▶ Document section
■ ■ ■ ■
Nature notes in Denver:

(1) Two hailstorms in three days. Intense ones, though brief. Leaves are all over the ground.

(2) Saw a fox on the corner of 5th Avenue and Emerson, a residential neighborhood about a 25-minute walk from downtown and all its high-rise office buildings (25 minutes if you're a person; probably quicker if you're a fox). The fox looked at me, then headed down into a storm drain. Supposedly that's where the foxes live, in the storm drains. Don't know how that works for them during flash thunderstorms and showers. I saw a fox a couple blocks over from there several weeks ago (perhaps the same one).

Is it standard to have foxes living in the middle of major cities?

EDIT: Street view (without fox).

[identity profile] dubdobdee.livejournal.com 2009-06-08 11:43 pm (UTC)(link)
London is full of foxes: there are more in the city than in the rest of the country

[identity profile] katstevens.livejournal.com 2009-06-09 07:26 am (UTC)(link)
Seconded. There's at least two living in the small estate behind our road.
■ ■ ■ ■
▶ Challenge 1
In the Denver nature notes, reproduce the stretch from "London is full" through "07:26 am (UTC)(link)", swapping "London" for "Manchester".
▶ Challenge 2
According to the Denver nature notes, where did the fox go after it looked at the writer?
▶ Challenge 3
Take the Denver nature notes further from where they stop.
None of the data is needed for this work.

▶ Source data
■ ■ ■ ■
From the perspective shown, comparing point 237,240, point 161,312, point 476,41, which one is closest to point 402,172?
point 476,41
■ ■ ■ ■
▶ Written answer 1
Manchester is full of foxes: there are more in the city than in the rest of the country

[identity profile] katstevens.livejournal.com 2009-06-09 07:26 am (UTC)(link)

▶ Written answer 2
It headed down into a storm drain.

▶ Written answer 3
[identity profile] piratemoggy.livejournal.com 2009-06-09 09:35 am (UTC)(link)
I saw a city fox t'other day; looked like a right wrong'un; nowt like propurr foxes loik in country.

[identity profile] edgeofwhatever.livejournal.com 2009-06-09 01:47 am (UTC)(link)
Pretty sure you're in the middle of an apocalypse.

[identity profile] petronia.livejournal.com 2009-06-09 03:38 am (UTC)(link)
We've got at least one fox in the backyard (tracks in the snow in winter). Same type of neighbourhood as you describe in (2), plus the house backs up onto train tracks so there's plenty of undeveloped scrub. There are also feral cats, skunks, rabbits, groundhogs, pigeons and lots of other birds, so it's a whole ecosystem really.

[identity profile] petronia.livejournal.com 2009-06-09 06:21 am (UTC)(link)
I don't think Montreal has street views yet! But yeah my part of town is more or less like that, but more closely built (mostly semi-detacheds) and with East Coast vegetation.